Who are you?
You can tell mercurial in a special section in your ~/.hgrc file:
[ui]
username = Jon Doe <jon.doe@somemail.com>
Trusting the AI group users
For some reason mercurial gives warnings if you get changes from the other AI group users. You can explicitly say to trust this group using the following section:
[trusted]
users = *
groups = ai
Extensions
Mercurial has some useful extensions that you may want to enable. To enable an extension, you need to add a section to your ~/.hgrc file. Here is what my extensions section looks like:
[extensions]
hgext.hgk =
hgext.grahplog =
hgext.fetch
There are a few extensions enabled:
- hgext.hgk enables the 'hg view' command which gives a gtk based graphical log/revision tree viewer. This is very handy when you need to look at revision history.
- hgext.graphlog enables the 'hg glog' command which depicts an ASCII graphic of the revision tree next to a commit log.
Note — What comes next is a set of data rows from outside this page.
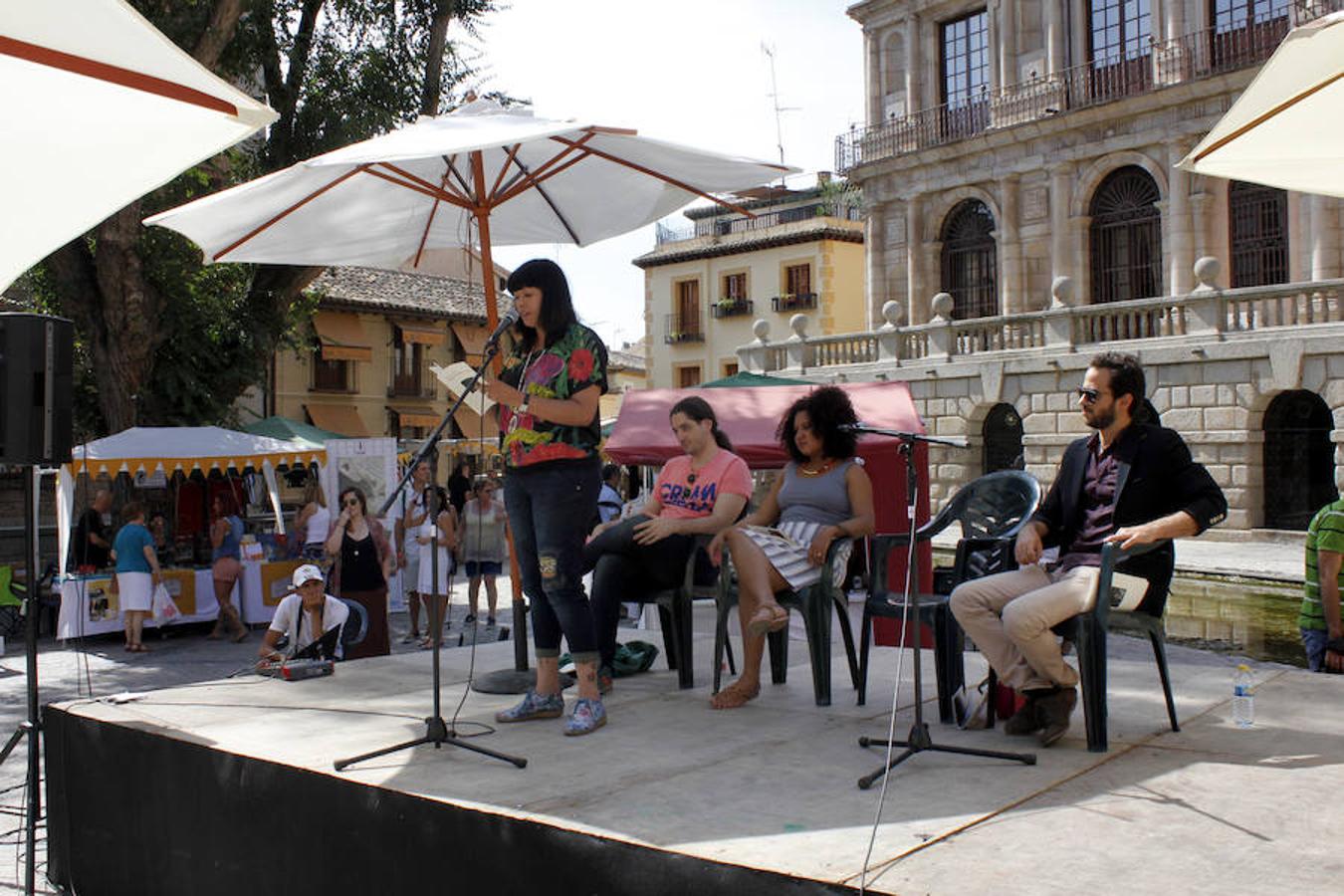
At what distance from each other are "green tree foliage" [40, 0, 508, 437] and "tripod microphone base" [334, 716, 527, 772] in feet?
44.2

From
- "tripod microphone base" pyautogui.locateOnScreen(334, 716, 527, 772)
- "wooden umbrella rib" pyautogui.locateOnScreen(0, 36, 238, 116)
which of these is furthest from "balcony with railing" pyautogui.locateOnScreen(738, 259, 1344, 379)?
"wooden umbrella rib" pyautogui.locateOnScreen(0, 36, 238, 116)

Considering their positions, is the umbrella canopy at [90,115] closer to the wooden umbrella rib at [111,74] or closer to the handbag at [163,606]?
the wooden umbrella rib at [111,74]

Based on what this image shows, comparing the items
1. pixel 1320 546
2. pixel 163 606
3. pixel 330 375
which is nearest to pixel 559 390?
pixel 1320 546

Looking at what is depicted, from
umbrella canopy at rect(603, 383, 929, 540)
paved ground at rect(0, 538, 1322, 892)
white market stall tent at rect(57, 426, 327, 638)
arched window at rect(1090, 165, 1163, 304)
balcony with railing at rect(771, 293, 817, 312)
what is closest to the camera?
paved ground at rect(0, 538, 1322, 892)

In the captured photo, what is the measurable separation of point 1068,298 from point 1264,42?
21.1ft

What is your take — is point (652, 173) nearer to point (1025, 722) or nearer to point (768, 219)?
A: point (1025, 722)

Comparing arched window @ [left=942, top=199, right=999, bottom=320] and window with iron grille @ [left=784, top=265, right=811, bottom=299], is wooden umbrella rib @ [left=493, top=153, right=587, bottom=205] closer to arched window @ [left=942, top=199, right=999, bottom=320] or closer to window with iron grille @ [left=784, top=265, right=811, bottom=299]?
arched window @ [left=942, top=199, right=999, bottom=320]

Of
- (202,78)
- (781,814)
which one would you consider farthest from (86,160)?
(781,814)

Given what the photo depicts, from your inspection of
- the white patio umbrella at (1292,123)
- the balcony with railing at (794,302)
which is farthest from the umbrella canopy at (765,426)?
the balcony with railing at (794,302)

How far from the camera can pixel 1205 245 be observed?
26.0 meters

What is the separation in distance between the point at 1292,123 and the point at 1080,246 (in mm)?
24335

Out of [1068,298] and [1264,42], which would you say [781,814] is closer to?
[1068,298]

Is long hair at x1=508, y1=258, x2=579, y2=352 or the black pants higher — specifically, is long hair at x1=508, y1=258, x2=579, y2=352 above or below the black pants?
above

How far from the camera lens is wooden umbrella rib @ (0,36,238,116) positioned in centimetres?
329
- hgext.fetch enables the 'hg fetch' command. Fetch is a convenient way to pull-and-possibly-merge-and-commit. If there were both remote and local changes, the typical dance would be: hg pull; hg merge; hg commit -m "Merge"; This isn't very appealing however, not only because it is three commands but because the commit message is meaningless. Fetch will roll these three commands into one and gives a more meaningful or at very least standardized commit message.